= What is required =
Every line below from the one containing "2 Learn Phrases" through the one containing "Natural exposure < to ADI" must be transcribed exactly. Omit all lines outside that stretch.

= Transcribed page contents =
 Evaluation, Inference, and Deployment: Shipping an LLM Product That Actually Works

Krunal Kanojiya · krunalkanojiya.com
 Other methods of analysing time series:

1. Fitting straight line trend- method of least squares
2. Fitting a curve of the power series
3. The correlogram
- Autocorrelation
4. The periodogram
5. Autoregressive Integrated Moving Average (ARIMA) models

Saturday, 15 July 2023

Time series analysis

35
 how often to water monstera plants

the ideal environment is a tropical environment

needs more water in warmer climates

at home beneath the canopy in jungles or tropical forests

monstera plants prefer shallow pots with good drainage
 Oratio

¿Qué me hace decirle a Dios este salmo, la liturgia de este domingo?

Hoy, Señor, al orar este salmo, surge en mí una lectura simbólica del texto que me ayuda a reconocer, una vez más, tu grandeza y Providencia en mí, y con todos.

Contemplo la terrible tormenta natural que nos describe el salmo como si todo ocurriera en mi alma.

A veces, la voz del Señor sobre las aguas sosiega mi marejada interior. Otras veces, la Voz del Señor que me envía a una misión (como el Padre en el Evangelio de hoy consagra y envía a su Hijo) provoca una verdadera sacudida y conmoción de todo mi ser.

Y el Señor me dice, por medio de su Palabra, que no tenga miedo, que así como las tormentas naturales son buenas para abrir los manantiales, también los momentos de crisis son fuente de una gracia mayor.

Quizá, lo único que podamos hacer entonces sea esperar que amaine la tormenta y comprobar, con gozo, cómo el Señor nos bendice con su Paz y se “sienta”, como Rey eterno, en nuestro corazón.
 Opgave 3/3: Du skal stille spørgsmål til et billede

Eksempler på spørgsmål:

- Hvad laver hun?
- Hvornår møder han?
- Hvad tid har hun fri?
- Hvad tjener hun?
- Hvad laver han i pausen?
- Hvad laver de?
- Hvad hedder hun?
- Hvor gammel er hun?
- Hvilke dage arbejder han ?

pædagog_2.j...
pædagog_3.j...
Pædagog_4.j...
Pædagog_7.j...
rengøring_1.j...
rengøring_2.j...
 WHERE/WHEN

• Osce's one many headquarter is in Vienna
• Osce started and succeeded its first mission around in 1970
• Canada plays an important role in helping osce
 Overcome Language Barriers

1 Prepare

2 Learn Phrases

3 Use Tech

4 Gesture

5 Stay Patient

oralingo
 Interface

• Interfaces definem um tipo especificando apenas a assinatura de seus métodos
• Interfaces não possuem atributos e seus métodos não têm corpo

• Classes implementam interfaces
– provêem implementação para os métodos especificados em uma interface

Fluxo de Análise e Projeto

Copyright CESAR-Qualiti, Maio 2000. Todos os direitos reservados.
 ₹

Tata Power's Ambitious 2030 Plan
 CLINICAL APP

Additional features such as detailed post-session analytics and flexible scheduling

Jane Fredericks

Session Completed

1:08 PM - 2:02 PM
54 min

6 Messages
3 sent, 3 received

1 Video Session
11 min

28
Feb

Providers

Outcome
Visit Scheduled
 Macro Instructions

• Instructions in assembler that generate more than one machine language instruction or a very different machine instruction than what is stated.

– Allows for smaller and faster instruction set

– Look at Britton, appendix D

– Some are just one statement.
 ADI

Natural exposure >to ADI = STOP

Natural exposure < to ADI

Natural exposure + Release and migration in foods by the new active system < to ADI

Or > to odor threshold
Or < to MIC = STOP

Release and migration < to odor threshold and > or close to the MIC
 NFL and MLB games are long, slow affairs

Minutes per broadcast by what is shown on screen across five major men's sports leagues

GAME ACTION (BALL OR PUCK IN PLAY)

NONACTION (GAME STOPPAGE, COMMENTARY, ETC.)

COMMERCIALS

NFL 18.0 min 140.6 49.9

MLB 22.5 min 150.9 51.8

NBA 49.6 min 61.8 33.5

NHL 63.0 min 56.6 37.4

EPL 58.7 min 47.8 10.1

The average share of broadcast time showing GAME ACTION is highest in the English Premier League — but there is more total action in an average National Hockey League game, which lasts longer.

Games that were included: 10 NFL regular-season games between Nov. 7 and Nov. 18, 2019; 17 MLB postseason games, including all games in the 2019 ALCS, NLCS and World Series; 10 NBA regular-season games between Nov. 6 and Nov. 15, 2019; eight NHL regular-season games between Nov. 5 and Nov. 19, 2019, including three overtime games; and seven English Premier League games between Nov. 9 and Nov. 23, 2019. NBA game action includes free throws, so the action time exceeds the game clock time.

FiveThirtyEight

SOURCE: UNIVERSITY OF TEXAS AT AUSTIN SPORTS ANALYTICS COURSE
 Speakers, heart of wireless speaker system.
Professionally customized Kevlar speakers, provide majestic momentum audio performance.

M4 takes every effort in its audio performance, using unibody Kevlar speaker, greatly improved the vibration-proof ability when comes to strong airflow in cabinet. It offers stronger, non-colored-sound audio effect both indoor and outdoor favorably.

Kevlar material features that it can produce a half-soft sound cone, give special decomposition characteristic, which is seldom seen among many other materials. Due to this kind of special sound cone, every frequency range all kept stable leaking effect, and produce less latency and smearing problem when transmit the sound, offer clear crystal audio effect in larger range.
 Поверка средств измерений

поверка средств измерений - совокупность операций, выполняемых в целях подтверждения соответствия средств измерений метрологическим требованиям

= Exercise response =
2 Learn Phrases

3 Use Tech

4 Gesture

5 Stay Patient

oralingo
 Interface

• Interfaces definem um tipo especificando apenas a assinatura de seus métodos
• Interfaces não possuem atributos e seus métodos não têm corpo

• Classes implementam interfaces
– provêem implementação para os métodos especificados em uma interface

Fluxo de Análise e Projeto

Copyright CESAR-Qualiti, Maio 2000. Todos os direitos reservados.
 ₹

Tata Power's Ambitious 2030 Plan
 CLINICAL APP

Additional features such as detailed post-session analytics and flexible scheduling

Jane Fredericks

Session Completed

1:08 PM - 2:02 PM
54 min

6 Messages
3 sent, 3 received

1 Video Session
11 min

28
Feb

Providers

Outcome
Visit Scheduled
 Macro Instructions

• Instructions in assembler that generate more than one machine language instruction or a very different machine instruction than what is stated.

– Allows for smaller and faster instruction set

– Look at Britton, appendix D

– Some are just one statement.
 ADI

Natural exposure >to ADI = STOP

Natural exposure < to ADI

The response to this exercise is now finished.